- _EXTRACTED DATA_:

————————

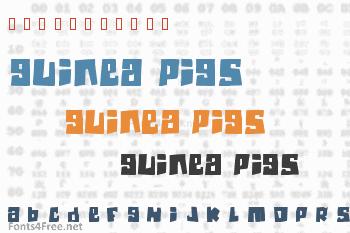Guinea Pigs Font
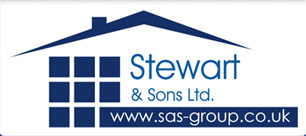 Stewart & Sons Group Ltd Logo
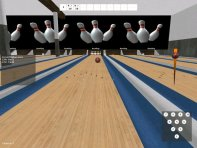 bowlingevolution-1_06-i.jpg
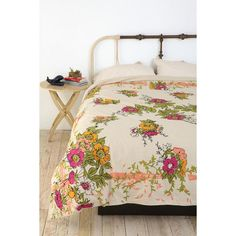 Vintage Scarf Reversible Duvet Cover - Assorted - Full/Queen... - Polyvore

————————

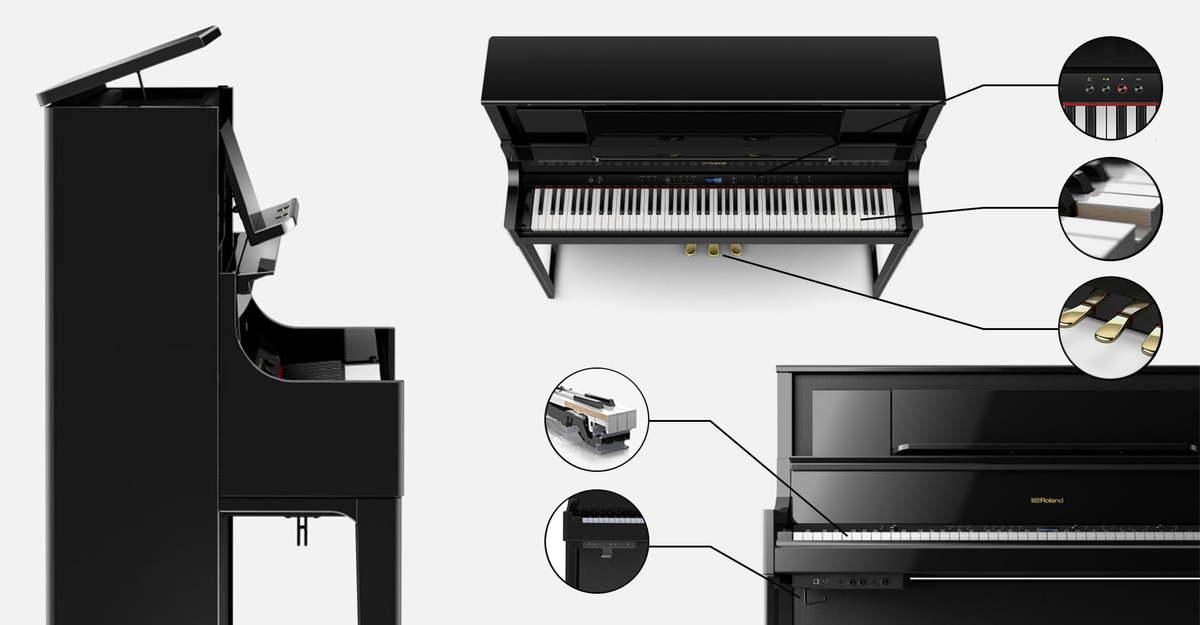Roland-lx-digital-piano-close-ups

————————

- _EXERCISE INSTRUCTIONS_:
Both the line containing "Guinea Pigs Font" and the line containing "Vintage Scarf Reversible" above belong in the output, as do the lines between them. Print them exactly, without pictures.

- _FINISHED TASK_:
Guinea Pigs Font
 Stewart & Sons Group Ltd Logo
 bowlingevolution-1_06-i.jpg
 Vintage Scarf Reversible Duvet Cover - Assorted - Full/Queen... - Polyvore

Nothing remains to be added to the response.